Bulk Richardson number issues

Hi

As part of my PhD I am comparing a number of parameterisations for the Obukhov stability parameter (z/L) which rely on the bulk Richardson number (Rib) as an input. My problem is that the values I am seeing for Rib are lower than those for the gradient (Rig) and flux (Rif) numbers by a factor of around 5 - 10. I have checked my working and the values I am using as input, but I can see no reason for the discrepancy. The formula I am using for Rib is

Rib = g * (theta - theta_0) * z / (theta_0 * u^2)

where
g = acceleration due to gravity
theta = potential virtual temperature at height z
theta_0 = potential virtual temperature at the surface
u = scalar wind speed

Can anyone suggest where I might be going wrong? I feel that there must be an error but I just can’t find it.

Thanks
Brian

Hello Brian,
I think the bulk Richardson number is given by:
Rib = g * (theta - theta_0) * (z-z_0) / (theta_0 * (u-u_0)^2)
If you are calculating for surface-layer Richardson number then wind speed at the surface is to be assumed zero, then:
Rib = g * (theta - theta_0) * (z-z_0) / (theta_0 * u^2).
The parameters here have the usual meaning with z_0 being the roughness length. Kindly check this and let me know.

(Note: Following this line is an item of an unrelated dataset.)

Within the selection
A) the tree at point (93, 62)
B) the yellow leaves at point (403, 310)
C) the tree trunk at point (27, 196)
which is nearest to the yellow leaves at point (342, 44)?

I referred: The dependence of the bulk Richardson number on stability in the surface layer, N. M. ZOUMAKIS et. al. 1991.

Thanks Anurag

I am also using Zoumakis, but for the purposes of this calculation, the correction for roughness length makes negligible difference. My main concern is with the difference in the values of the bulk Richardson number compared to the flux and gradient forms, both of which are higher and which agree well with each other. Can you think of any error I might have made that would account for that difference?

Brian

Hello Brian,
Apologies for late reply. I can see that change in roughness length negligibly affect the Rib, which based on the literature is true.
It may happen that the surface roughness is different and you may have to account for the terrain ruggedness factors to get the real surface roughness.
The temperature flux at the site would be affected by the obstacles and terrain unevenness so Refer EN:1991-1-4-2005 Wind Actions and see if this works. I can’t think of any other possibility unless all other parameters are one-on-one correlated.
Thanks.

Hi Anurag

Thanks for the follow-up.

Since my last post, I have done some more background work where I have compared my figures with the ones in Mohan & Siddiqui (1998). They also show the bulk Richardson number with lower values than the bulk and flux variations (see the figure below). So, I am almost convinced that my calculation is OK. My problem now is that the parameterisations that I am using agree well with 1/L, but not with z/L as expected. I am using Pleim (2006) and Wouters (2012), both of which estimate z/L from the bulk Richardson number. If you have any further ideas, I’d be glad to hear them!

Brian

Essa, K. S. M., Embaby, M. M., Kozae, A. M., Mubarak, F., & Kamel, I. (2016). Estimation of Seasonal Atmospheric Stability and Mixing Height by Using Different Schemes. Proc. Radiation Phys. & Protection Conf., VIII.
Mohan, M., & Siddiqui, T. A. (1998). Analysis of various schemes for the estimation of atmospheric stability classification. Atmospheric Environment, 32(21), 3775—3781.
Pleim, J. (2006). A Simple, Efficient Solution of Flux–Profile Relationships in the Atmospheric Surface Layer. Journal of Applied Meteorology and Climatology, 45(2), 341–347. doi.org/10.1175/JAM2339.1
Wouters, H., de Ridder, K., & van Lipzig, N. P. M. (2012). Comprehensive Parametrization of Surface-Layer Transfer Coefficients for Use in Atmospheric Numerical Models. Boundary-Layer Meteorology, 145(3), 539–550. doi.org/10.1007/s10546-012-9744-3
Richardson number v zeta.png

Hello Brian,
During my work I found that:
if Rib is greater then equal to 0 then z/L equals 10Rib/(1-5Rib) else z/L equals 10*Rib rest all other relations gave me biased (not proper) values. I don’t recall the source that gave me the constants but I think you can find it. I also recall that different relations are accurate for different regions some being more, I would advise going through all the relations you can find and check them one-by-one.
Only logical thing that is left is to check ‘z’, does terrain roughness helped you?-this might increase the ‘z’ you are using.